* _SOURCE TEXT_
*** Block opens ***
This is why footballers miss penalties
Science has deduced that players who pretend to stay cool are more susceptible to missing penalties.Meryl D'Souza July 10, 2016
He was the best player in the world, arguably the best ever to play the sport. He had carried his team to the finals of the tournament with scintillating displays in almost every game. The scriptures seemed to have fallen into place for this football god.
Of all the places in the world, it seemed like the MetLife Stadium in East Rutherford, New Jersey would be the holy ground where Lionel Messi would cement his legendary status and win his first piece of silverware in a major tournament with Argentina.
Argentina and Chile’s failure to score in regulation time led to penalties. For the most part, Chile dominated the match, but that didn’t matter. The scores were level and the only thing that was left to do was win the shootout.
*** Block closes ***
Spatial localization data:
*** Block opens ***
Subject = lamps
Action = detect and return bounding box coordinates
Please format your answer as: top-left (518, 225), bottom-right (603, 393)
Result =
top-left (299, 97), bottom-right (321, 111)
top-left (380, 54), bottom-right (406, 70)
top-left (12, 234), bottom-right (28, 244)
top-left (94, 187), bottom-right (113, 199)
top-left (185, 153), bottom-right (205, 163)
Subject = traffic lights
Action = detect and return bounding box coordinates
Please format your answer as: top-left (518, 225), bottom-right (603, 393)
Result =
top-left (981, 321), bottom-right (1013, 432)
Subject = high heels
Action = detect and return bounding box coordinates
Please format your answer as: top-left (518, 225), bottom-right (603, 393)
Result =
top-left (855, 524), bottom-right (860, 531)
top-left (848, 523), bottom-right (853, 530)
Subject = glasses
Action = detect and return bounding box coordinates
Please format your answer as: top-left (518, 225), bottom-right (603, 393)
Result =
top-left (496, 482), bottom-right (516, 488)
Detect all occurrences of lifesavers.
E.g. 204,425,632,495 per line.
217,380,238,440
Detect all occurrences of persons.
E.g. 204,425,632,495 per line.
*** Block closes ***
* _USING THE INFORMATION_
A) Duplicate the part of the penalties article that begins at the words "Of all the places" and ends after the words "tournament with Argentina.".
B) Answer these questions from the penalties article.
(i) According to the subtitle, which players are more susceptible to missing penalties?
(ii) In which stadium was the final played?
(iii) What led to penalties in the match between Argentina and Chile?

* _TASK-BY-TASK ANSWERS_
A)
Of all the places in the world, it seemed like the MetLife Stadium in East Rutherford, New Jersey would be the holy ground where Lionel Messi would cement his legendary status and win his first piece of silverware in a major tournament with Argentina.

B)
(i) Players who pretend to stay cool
(ii) The MetLife Stadium in East Rutherford, New Jersey
(iii) Argentina and Chile's failure to score in regulation time